* **WHAT IS NEEDED**
Copy word for word the stretch of the text below about the Stat Abstract, from "I am a devoted" through "it since 1878.".

* **TEXT SEGMENT**
====

I am a devoted fan of the Stat Abstract. In four decades of reporting, I have grabbed it thousands of times to find a fact, tutor myself or answer a pressing question. Its figures are usually the start of a story, not the end. They suggest paths of inquiry, including the meaning and reliability of the statistics themselves (otherwise, they can mislead or tell false tales). The Stat Abstract has been a stalwart journalistic ally. With some interruptions, the government has published it since 1878.
No more. The Stat Abstract is headed for the chopping block. The 2012 edition, scheduled for publication later this year, will be the last, unless someone saves it.
In the next months and years, we will stumble across countless examples of good government coming to grief. Budget pressures will force cutbacks and cancellations. Many will be desirable and overdue: programs that don’t work, have outlived their usefulness or favor the undeserving. But some will represent valuable activities that were reluctantly or foolishly eliminated to meet budget targets. The Stat Abstract’s fate belongs in this category.
I am of course on record here as a staunch supporter of balanced budgets and sustainable fiscal policy (and, to a degree, a limited role of the federal government). But I am also on record as saying that it is absolutely foolish and self-defeating to try to balance a budget by slashing the small items and leaving the big ones untouched. You can't balance a household budget by decreasing your food intake but buying a bigger car, and yet that's exactly what we're trying to do here. Sooner or later, you'll starve, and your car won't help you solve that problem.

====

* **SUPPLIED ENTRIES**
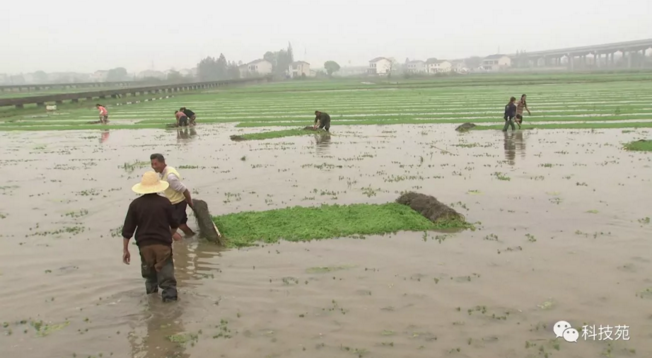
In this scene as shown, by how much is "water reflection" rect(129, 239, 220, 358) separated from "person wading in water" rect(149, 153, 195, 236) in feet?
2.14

====

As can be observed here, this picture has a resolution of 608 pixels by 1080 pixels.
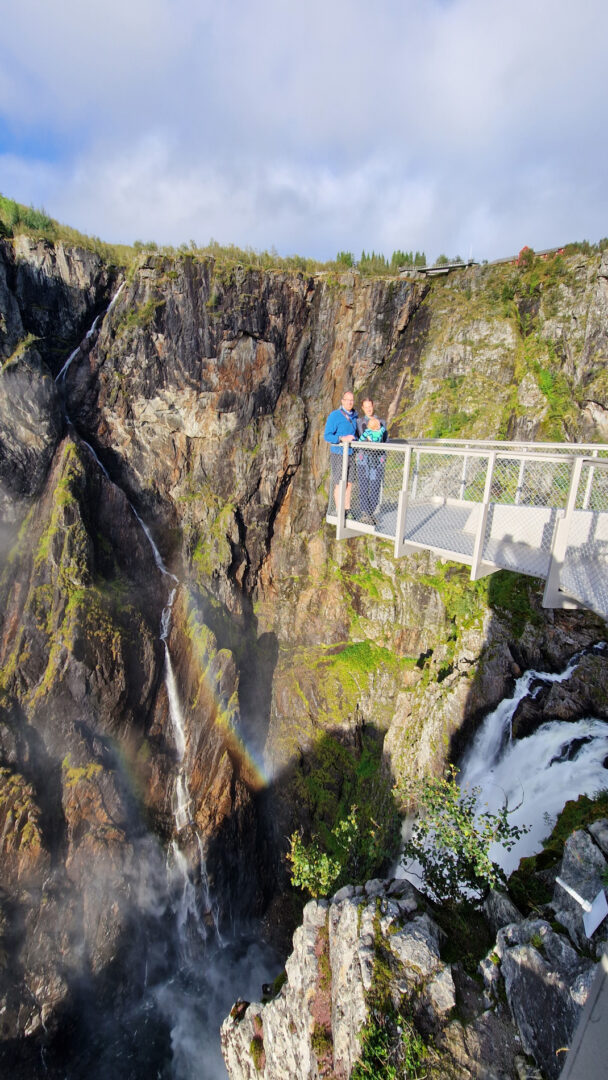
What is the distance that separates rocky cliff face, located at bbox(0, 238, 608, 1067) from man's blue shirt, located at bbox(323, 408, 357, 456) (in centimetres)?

====

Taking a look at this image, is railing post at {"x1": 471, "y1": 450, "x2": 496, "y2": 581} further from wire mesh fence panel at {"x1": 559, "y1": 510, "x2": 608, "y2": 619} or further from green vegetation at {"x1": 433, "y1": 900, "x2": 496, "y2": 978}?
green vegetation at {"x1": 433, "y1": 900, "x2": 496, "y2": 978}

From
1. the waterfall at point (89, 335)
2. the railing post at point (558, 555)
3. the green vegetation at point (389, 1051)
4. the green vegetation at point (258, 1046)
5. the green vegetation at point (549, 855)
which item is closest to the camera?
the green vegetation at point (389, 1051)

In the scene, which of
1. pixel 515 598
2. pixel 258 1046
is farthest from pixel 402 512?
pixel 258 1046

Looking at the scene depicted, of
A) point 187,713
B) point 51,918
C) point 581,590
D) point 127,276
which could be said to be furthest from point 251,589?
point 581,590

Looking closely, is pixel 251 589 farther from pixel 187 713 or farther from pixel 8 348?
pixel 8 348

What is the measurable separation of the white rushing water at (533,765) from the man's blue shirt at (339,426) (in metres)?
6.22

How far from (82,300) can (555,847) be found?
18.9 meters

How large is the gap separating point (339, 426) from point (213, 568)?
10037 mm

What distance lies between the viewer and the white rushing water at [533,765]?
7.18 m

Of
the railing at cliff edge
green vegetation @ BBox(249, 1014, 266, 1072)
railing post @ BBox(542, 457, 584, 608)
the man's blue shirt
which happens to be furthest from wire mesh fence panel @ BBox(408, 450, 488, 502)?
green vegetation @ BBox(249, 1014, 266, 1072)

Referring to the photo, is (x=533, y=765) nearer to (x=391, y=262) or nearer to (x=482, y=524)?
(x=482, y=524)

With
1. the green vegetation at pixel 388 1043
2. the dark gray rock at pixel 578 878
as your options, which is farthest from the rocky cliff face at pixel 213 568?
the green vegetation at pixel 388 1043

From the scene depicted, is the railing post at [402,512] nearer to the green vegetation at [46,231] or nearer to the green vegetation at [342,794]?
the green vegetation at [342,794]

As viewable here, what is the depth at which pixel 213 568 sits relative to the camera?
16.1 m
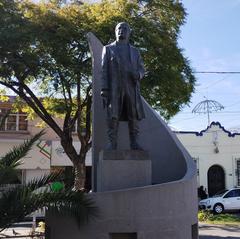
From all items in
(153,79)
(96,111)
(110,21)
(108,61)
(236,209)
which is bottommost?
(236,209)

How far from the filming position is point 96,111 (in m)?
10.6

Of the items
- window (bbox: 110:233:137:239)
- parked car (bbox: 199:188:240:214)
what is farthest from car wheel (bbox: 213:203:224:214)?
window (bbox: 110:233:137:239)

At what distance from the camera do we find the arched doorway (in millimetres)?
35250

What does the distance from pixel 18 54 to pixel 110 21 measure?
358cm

====

* **FULL SOLUTION**
I am a devoted fan of the Stat Abstract. In four decades of reporting, I have grabbed it thousands of times to find a fact, tutor myself or answer a pressing question. Its figures are usually the start of a story, not the end. They suggest paths of inquiry, including the meaning and reliability of the statistics themselves (otherwise, they can mislead or tell false tales). The Stat Abstract has been a stalwart journalistic ally. With some interruptions, the government has published it since 1878.